Glow Maps: You can also add glow maps to your texture. For it to work, though, you’ll need to set it up in the shader. The glow map indicates areas on the skin that glow or look like lights. The glow map usually has a 100% black as its base background and snippets of color that indicate the lights, etc. Through the shader, you can also have the glow map flicker, blink on and off, etc.
Viewing Your Texture in the LevelEditor: Once you have completed your texture, you can look at it in the game’s Editor, move lights across it, etc. This section is very basic in its description for using the LevelEditor.

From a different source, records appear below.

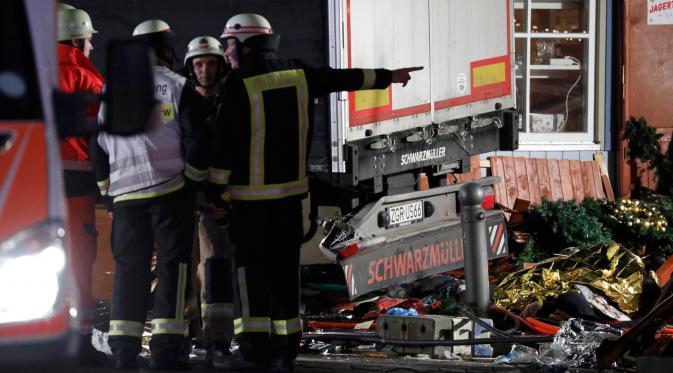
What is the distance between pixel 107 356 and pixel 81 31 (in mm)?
1976

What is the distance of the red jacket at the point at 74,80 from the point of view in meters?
8.14

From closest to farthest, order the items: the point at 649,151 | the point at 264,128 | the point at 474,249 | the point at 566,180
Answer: the point at 264,128 → the point at 474,249 → the point at 566,180 → the point at 649,151

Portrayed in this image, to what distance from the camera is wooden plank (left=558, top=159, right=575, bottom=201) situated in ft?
50.9

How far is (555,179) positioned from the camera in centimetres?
1554

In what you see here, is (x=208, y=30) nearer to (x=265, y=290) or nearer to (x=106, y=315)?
(x=106, y=315)

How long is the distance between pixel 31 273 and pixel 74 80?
12.6ft

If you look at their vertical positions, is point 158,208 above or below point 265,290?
above

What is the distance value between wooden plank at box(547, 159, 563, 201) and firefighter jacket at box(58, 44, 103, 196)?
26.4ft

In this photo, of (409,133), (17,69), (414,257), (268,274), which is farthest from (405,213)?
(17,69)

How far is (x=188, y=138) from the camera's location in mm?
7695

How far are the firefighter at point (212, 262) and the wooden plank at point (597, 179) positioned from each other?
8118 millimetres

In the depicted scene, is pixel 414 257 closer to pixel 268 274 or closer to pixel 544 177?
pixel 268 274

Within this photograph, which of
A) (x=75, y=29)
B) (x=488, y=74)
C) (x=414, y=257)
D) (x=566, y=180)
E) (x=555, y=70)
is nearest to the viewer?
(x=75, y=29)

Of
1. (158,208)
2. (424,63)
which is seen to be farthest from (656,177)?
(158,208)
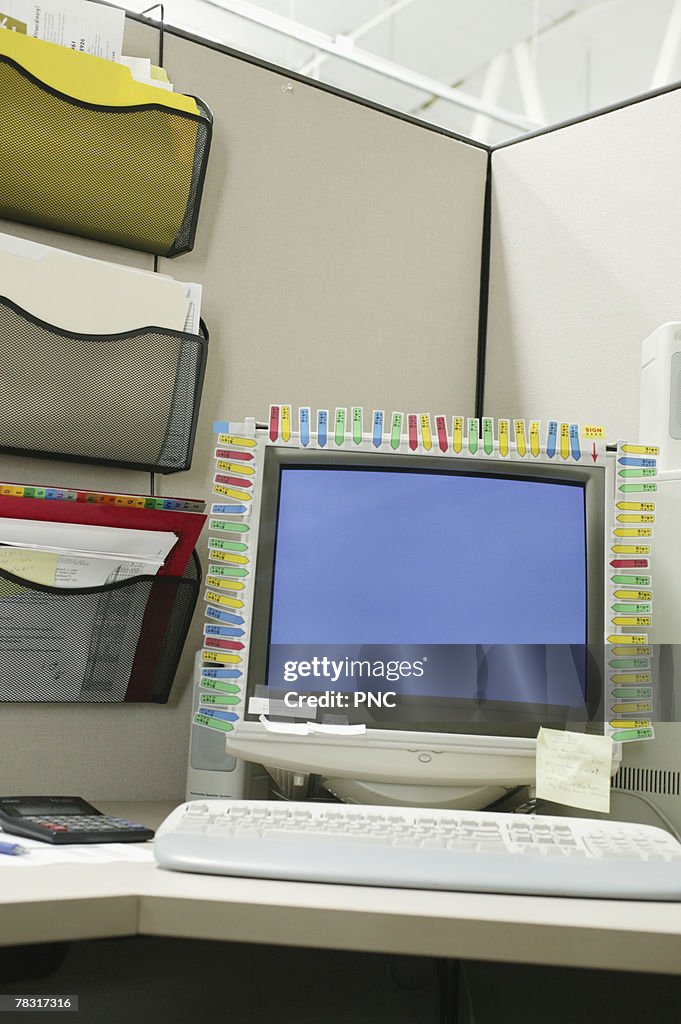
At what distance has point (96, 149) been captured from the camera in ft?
3.58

To use the LevelEditor to view textures, follow these tips and guidelines:
To access the LevelEditor, open the game, bring down the console by hitting tilda (~), type the word editor, and hit enter. The LevelEditor will then open. To view your texture in the Editor it will have to have been saved out in the q4base directory.
Once the LevelEditor is open, set it up like the image below:
In the XY Top window create a box (A brush).
Pick your texture to place on your brush (Make sure you click it open by clicking on the + only! Clicking on the word Texture will cause it to load the entire directory of textures).
Deselect the brush by hitting Shift/Left Click or Escape.
Right click in XY Top window for the Light Menu.
Create a Light (Use the Z window to move your light up and down).
Shift/Left Click to select your brush and to pull it outside.
Tools and Hot Keys for Q4Radiant
- The arrow keys move the texture around in the CAM window:
Up/Down Arrows move the texture up and down.
Right/Left Arrows rotate the texture right and left.
Shift/Left Click selects items in the windows. They turn red in color when selected.
Escape or Shift/Left Click deselects items in the windows.
Spacebar = Copy
Backspace = Delete
R turns on the rotate function to rotate an object in the XY window. Shift/Left Click on the object and pull your mouse up and down to rotate in opposing directions.
S calls up rotate and move texture texture coordinates inside the brush.
K calls up the color selector for lights.
Shift/5 orients the texture inside the brush.
A and Z orient the brush up and down in the windows.
D and C orient the brush from side to side.
F2 brings up the game in a window.
F3 to render.
F4 to render in realtime.
F5 to orient texture.
F6 for anims.
F7 to refresh lights (if needed).
Ctrl/Tab allows you to jump to different views in the XY window (top, side, front).
Insert and Delete allows you to scroll in and out in the XY window.